While a couple of out of print books by Trina Robbins cover a lot of Golden Age women artists, writers and editors, conventional wisdom is that comics were a total boys club until comparatively recent times. However, using the list of comics professionals put out of work by the Wertham Era in David Hajdu’s The Ten Cent Plague, Alex had come up with a list of 120 women who worked in comics in the Golden Age.

This list is incredibly exciting, and it’s something that we can all help with:

On the Golden Age Talkpage on the wiki, I’ve posted a list of Golden Age creators that I extracted from David Hajdu’s The Ten-Cent Plague. If you’re at all curious, or even just bored, try running a few names through Google, Lambiek, or ComicBookDB and see what you get. If you don’t want to write a whole article, just leave some notes and links next to their names. And let’s dump this myth of “Historically, women weren’t involved in comics” once and for all!


I’ve long noted the fact that no matter how successful women are in any field, they usually have to prove that they are capable over and over again, and whatever contemporary figure is best is thought to be the “mold breaker”. Isn’t it great that Tina Fey has proven that women are funny after all? Because Lucille Ball, Baby Snooks, and Dorothy Parker weren’t enough. It’s fantastic that Kathryn Bigelow has proven that women can direct movies! Except, the first narrative film ever was directed by a woman in 1896. And so on, and so on. History has a way of forgetting.
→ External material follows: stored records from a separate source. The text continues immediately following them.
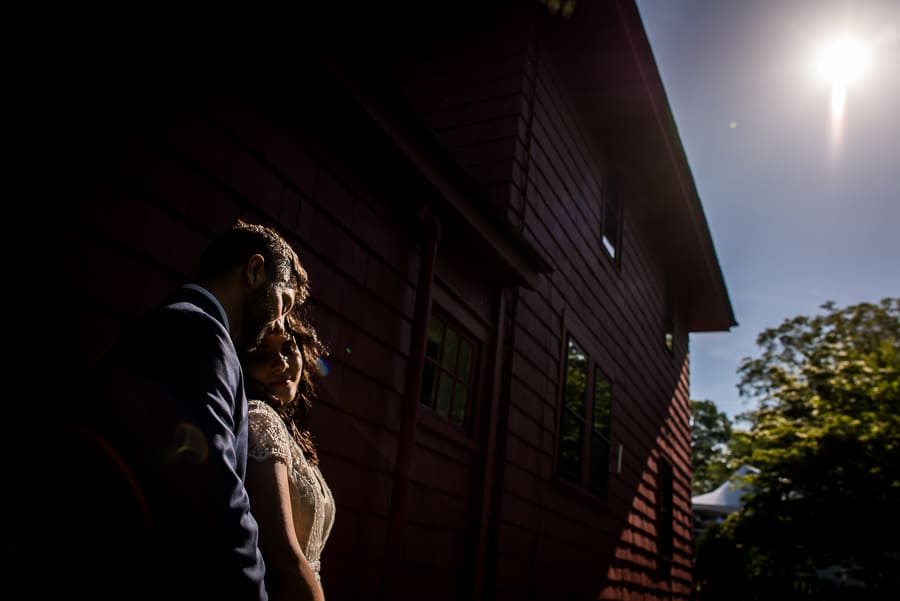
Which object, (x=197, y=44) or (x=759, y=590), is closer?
(x=197, y=44)

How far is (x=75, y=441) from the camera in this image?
1.20 m

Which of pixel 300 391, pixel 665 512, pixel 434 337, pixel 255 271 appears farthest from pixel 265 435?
pixel 665 512

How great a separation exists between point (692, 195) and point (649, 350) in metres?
2.67

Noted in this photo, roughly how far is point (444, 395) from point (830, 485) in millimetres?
9940

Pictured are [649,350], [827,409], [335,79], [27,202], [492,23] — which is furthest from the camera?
[827,409]

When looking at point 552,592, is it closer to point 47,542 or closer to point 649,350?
point 649,350

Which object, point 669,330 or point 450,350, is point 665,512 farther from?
point 450,350

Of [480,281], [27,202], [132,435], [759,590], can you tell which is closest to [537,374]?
[480,281]

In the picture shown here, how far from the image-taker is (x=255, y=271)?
1.79 m

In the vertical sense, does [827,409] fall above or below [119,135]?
above

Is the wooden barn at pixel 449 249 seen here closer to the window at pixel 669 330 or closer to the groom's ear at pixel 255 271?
the groom's ear at pixel 255 271

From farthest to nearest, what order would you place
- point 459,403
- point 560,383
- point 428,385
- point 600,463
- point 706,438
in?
point 706,438
point 600,463
point 560,383
point 459,403
point 428,385

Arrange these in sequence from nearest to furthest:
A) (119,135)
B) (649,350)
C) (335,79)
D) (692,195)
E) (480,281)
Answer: (119,135), (335,79), (480,281), (692,195), (649,350)

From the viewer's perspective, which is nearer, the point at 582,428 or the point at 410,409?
the point at 410,409
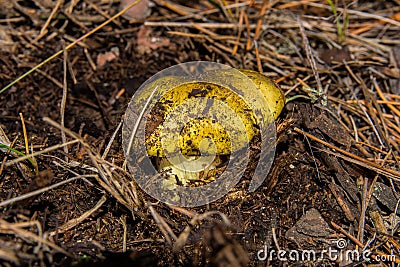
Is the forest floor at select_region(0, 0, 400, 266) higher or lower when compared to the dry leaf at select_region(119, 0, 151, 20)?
lower

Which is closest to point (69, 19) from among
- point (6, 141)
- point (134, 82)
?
point (134, 82)

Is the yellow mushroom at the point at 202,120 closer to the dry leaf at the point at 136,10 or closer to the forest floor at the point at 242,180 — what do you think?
the forest floor at the point at 242,180

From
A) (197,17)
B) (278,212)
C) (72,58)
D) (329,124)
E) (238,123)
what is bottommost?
(278,212)

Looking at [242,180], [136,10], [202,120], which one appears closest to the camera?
[202,120]

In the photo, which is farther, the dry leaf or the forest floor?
the dry leaf

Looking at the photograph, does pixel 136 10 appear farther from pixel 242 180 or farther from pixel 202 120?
pixel 242 180

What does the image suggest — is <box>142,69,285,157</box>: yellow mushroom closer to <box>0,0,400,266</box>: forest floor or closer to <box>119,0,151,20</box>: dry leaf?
<box>0,0,400,266</box>: forest floor

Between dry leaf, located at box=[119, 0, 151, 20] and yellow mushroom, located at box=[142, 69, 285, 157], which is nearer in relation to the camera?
yellow mushroom, located at box=[142, 69, 285, 157]

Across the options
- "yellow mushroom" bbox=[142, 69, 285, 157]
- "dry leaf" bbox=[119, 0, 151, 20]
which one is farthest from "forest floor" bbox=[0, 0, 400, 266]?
"yellow mushroom" bbox=[142, 69, 285, 157]

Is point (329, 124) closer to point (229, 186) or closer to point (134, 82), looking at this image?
point (229, 186)

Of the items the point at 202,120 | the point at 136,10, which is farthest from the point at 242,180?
the point at 136,10

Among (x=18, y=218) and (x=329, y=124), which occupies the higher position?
(x=329, y=124)
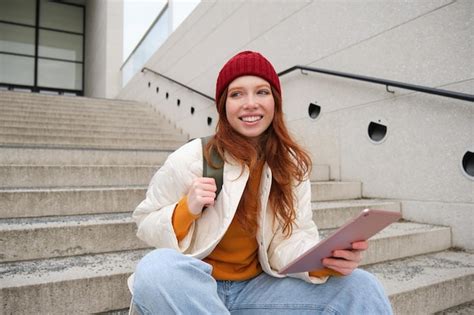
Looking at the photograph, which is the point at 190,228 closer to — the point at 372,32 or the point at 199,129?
the point at 372,32

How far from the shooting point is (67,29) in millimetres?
13859

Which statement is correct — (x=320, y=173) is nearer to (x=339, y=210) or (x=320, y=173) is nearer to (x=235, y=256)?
(x=339, y=210)

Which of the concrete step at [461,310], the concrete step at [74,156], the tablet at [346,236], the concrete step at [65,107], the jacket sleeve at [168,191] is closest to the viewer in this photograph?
the tablet at [346,236]

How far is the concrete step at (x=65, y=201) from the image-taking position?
6.31 ft

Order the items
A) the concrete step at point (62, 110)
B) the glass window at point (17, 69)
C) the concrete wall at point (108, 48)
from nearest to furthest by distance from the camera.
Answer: the concrete step at point (62, 110), the concrete wall at point (108, 48), the glass window at point (17, 69)

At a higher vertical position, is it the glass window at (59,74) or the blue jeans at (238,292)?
the glass window at (59,74)

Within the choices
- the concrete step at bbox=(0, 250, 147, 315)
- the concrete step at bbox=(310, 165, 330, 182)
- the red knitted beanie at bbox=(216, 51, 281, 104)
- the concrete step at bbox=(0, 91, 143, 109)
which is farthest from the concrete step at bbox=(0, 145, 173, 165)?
the concrete step at bbox=(0, 91, 143, 109)

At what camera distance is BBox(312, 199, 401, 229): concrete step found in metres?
2.38

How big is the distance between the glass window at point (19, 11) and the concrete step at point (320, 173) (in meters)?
14.1

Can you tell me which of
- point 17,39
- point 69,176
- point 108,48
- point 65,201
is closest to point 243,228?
point 65,201

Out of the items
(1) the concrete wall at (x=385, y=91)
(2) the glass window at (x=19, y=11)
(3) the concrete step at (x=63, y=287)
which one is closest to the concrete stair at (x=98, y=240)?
(3) the concrete step at (x=63, y=287)

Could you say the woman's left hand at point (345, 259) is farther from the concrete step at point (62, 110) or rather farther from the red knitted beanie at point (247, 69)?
the concrete step at point (62, 110)

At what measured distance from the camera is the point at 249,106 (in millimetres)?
1206

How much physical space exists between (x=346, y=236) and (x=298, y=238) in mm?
331
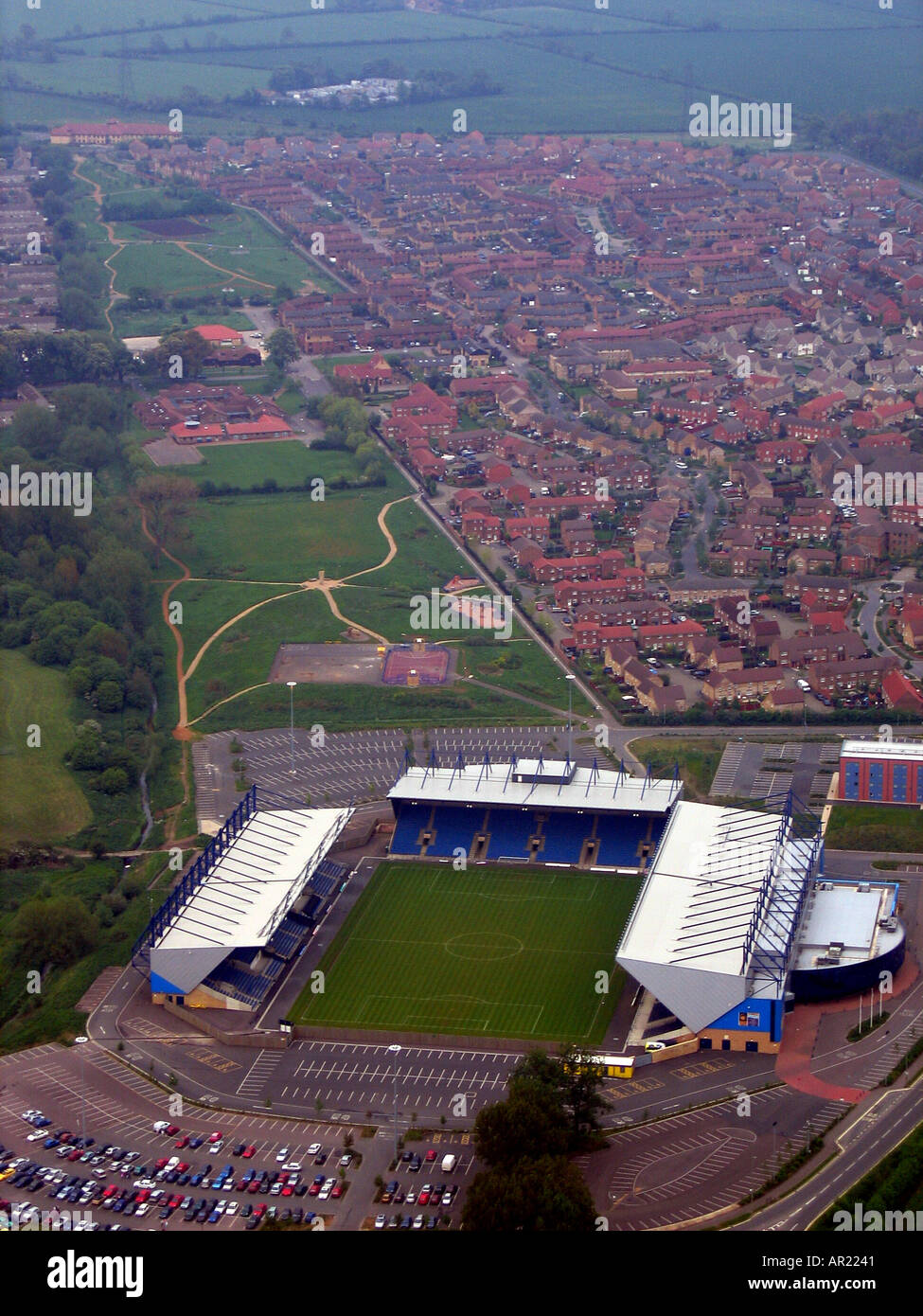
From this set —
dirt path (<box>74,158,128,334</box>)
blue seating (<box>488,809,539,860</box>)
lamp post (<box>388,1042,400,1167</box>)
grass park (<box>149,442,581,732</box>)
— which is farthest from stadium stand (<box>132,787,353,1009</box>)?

Luckily the internet is forever! And women have been creating comics just as long as here have been comics.

Above, Nina Albright’s Miss Victory from 1945.

1 COMMENT

  1. Thanks Heidi! I would like to clarify that the wiki is for women of all comics Ages, as well as for women of newspaper strips, webcomics, and manga, so people can go add their favorites from all over the medium.